━━ RECORDS SUPPLIED ━━
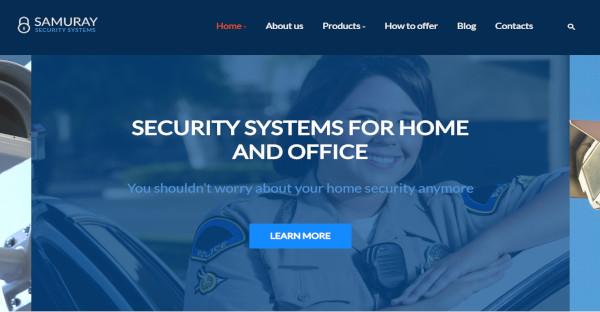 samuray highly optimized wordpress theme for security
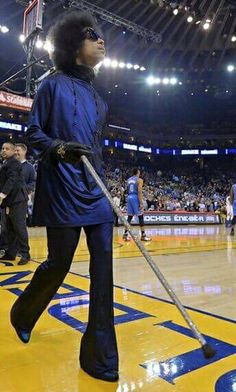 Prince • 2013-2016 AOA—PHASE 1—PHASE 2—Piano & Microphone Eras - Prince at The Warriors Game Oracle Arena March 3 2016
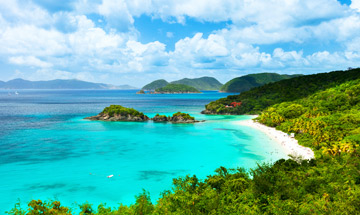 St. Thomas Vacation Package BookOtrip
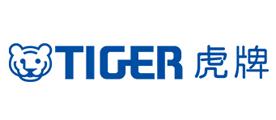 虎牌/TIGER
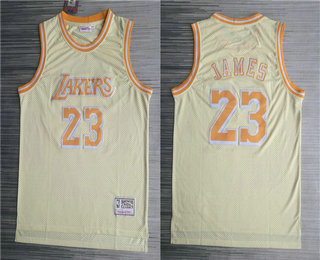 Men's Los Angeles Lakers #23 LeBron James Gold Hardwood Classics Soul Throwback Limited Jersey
━━━
━━ RECORDS SUPPLIED ━━
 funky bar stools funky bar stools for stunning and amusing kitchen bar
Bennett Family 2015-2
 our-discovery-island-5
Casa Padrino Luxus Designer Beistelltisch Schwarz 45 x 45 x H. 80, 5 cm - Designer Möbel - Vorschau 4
━━━
━━ RECORDS SUPPLIED ━━
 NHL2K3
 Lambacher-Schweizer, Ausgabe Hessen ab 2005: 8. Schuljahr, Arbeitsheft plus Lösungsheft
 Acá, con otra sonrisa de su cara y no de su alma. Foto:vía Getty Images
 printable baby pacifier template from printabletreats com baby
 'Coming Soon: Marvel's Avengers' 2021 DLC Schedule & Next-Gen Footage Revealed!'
━━━
§ EXERCISE BRIEF:
Please transcribe exactly the lines above from the line that has "Bennett Family 2015-2" up to and including the line that has "Casa Padrino Luxus"; no other line belongs in the answer.

§ ANSWER SECTION:
Bennett Family 2015-2
 our-discovery-island-5
Casa Padrino Luxus Designer Beistelltisch Schwarz 45 x 45 x H. 80, 5 cm - Designer Möbel - Vorschau 4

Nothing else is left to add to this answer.